The same person messaging from a group chat versus a 1:1 sees the same working memory (same `resourceId`), but conversation history is per-thread (different `threadId`). That's usually what you want - the agent remembers *who you are* across all chats but treats each thread as its own conversation.

```mermaid theme={null}
flowchart TD
  Sender[senderAddress: alice@example.com]
  Sender --> WM[Working memory:<br/>per-resource]
  Sender --> Notes[Observational notes:<br/>per-resource]

  Chat1[chat-1<br/>1:1 with alice]
  Chat2[chat-2<br/>group with alice + bob]

  Chat1 --> H1[Message history<br/>per-thread]
  Chat2 --> H2[Message history<br/>per-thread]

  WM -.shared across.- Chat1
  WM -.shared across.- Chat2
```

If you shard memory across databases or tenants, each shard needs to follow the same convention. Test multi-user concurrency hard - race conditions in working-memory updates corrupt state silently and you won't notice until two users compare notes.

## Job failure audit log

When a job fails, you want to know which job, when, with what payload, and why - without grepping through rotating logs.

A `job_failures` table is a small amount of code that pays back disproportionately. Every error path calls `recordJobFailure(queueName, jobId, payload, error)` and inserts a row. Now you can ask:

* "Which jobs failed in the last hour?"
* "Are all failures coming from one chat?" (a corrupt working-memory state)
* "Are all failures from one queue stage?" (a transport outage vs. an LLM bug)
* "What was the payload that triggered this?" (reproducer)

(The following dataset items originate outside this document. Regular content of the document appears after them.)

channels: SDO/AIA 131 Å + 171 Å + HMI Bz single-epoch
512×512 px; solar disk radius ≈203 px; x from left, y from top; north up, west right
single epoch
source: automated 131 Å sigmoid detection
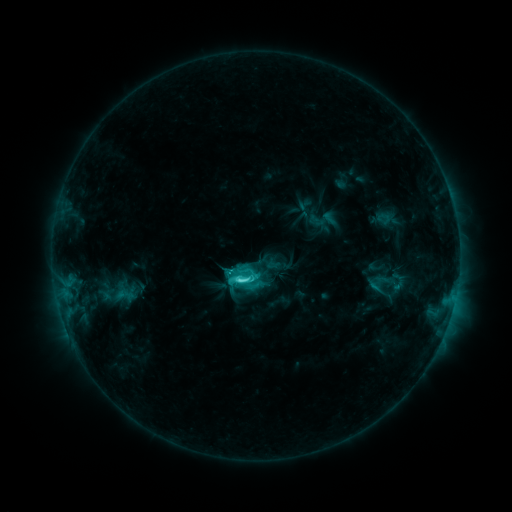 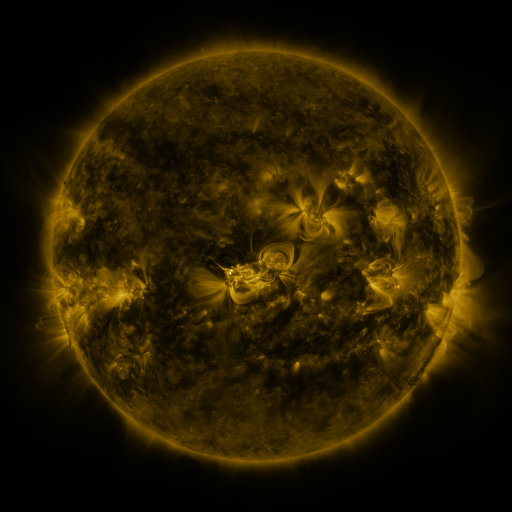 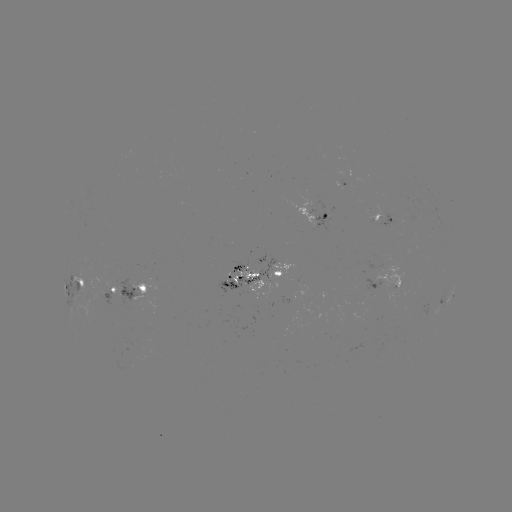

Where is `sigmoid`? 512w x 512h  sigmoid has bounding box [227, 263, 261, 295].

Couple of operational notes:

* **Add a retention policy.** Otherwise the table grows forever. Delete entries older than 30 days.
* **Make `recordJobFailure` itself fail-safe.** Wrap it in a try/catch with a log fallback - you don't want a failed-failure-record to take down the worker.
* **Be careful with payload size.** If your jobs carry images or large blobs, the audit table balloons. Either truncate the payload or store a pointer to it.

## Putting it together

The crash-recovery story:

```mermaid theme={null}
flowchart TD
  Job[Job starts] --> Try{Run handler}
  Try -->|success| Done[Done]
  Try -->|crash| Retry[Queue retries with same jobId]
  Try -->|error| Audit[recordJobFailure]
  Audit --> Retry
  Retry --> Resume[Load startIndex]
  Resume --> Send[Send from startIndex onward]
  Send --> Tx{Transport check}
  Tx -->|new clientGuid| Deliver[Delivered]
  Tx -->|seen clientGuid| Skip[Discarded as dup]
  Deliver --> Bump[Persist startIndex]
  Skip --> Bump
  Bump --> Done
```

Three independent layers - queue retry, resume cursor, transport dedup - and any one of them is enough to prevent a duplicate in most failure modes. Together they survive almost everything short of the database itself going down.